Nishikori Kei - Nie wygra, koniec kropka. Jest za słaby, ma mnóstwo kontuzji, jak dochodzi do meczów z czołówką to zawodzi totalnie. Rok temu pokonał Djokovica po 4 setach, bo panował morderczy upał.
Cilic Marin - Nie wygra, cały rok 2015 słaby. Wątpię by się obudził, rok temu wygrał dzięki genialnej dyspozycji na serwisie. Teraz nie zrobi tego. Prawdopodobnie skończy jak Del Potro z 1 tytułem w karierze na koncie. Chociaż rok temu też wrócił z banicji na
tenis i zaskoczył wszystkich, to jednak dzisiaj nic nie wskazuje na obronę tytułu.
Ferrer, Berdych, Gasquet, Tsonga, Raonic, Monfils, Isner itd. - Nie... Zbyt drewniani, za słaba psychika, problemy ze zdrowiem itd. Najlepsze w tym jest to, że Ci zawodnicy z topu leją tak naprawdę zdecydowaną większość
ATP, ale jak przychodzi do meczów ze
ścisłym (słowo klucz)
topem to jest jak każdy wie. Taka panuje od lat hierarchia w tenisie męskim.

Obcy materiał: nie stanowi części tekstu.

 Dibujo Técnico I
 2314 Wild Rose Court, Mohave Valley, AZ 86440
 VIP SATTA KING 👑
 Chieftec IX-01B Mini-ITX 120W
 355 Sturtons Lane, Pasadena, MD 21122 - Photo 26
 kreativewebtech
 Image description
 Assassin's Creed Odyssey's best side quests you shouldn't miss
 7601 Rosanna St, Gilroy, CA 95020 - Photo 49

Federer Roger - Nie wygra... Skoro nie zrobił tego na Wimbledonie to nie zrobi tego na US Open. Cudem na trawie urwał tego jednego seta Djokovicowi, w pozostałych był totalnie bezradny i przykro się to oglądało. Chociaż z Murrayem zagrał perfekcyjnie. Niektórzy uwierzyli w niego po wygraniu Cincinnati które wygrał już 7 raz, ale "jakiś tam"

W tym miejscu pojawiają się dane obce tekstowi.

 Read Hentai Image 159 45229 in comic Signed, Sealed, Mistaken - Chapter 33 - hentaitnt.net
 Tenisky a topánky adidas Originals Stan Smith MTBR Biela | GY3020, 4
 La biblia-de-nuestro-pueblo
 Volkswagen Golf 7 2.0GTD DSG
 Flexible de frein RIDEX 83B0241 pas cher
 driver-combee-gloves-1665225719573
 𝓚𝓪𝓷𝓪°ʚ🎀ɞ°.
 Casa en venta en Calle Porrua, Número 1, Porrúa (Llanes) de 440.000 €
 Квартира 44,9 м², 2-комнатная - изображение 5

Masters to nie turniej wielkiego szlema.
Murray Andy - Tu widzę value, bo już raz wygrał ten turniej, ale wtedy mocno wiało i przy prowadzeniu 0:2 w setach, było zaraz 2:2. Jednak przykład French Open, Wimbledonu i
Australian Open (ostatni set 6:0) pokazuje jasno, że Andy nie ma czego co ma...
Djokovic Novak - Wygrany
Australian Open, Wimbledon, finał French Open. Wygrany
Masters w Indian Wells, Miami, Monte-Carlo, Rzymie. Finał w Montrealu i Cincinnati, jeszcze finał 500 w Dubaju. 55 zwycięstw, 5 porażek. Pisanie o nim, że nie jest w formie gdzie w każdym turnieju zalicza minimum finał jest nie na miejscu. Ma tak świetny rok jak pamiętny 2011 gdzie pokazał całemu światu co to znaczy Novak Djokovic.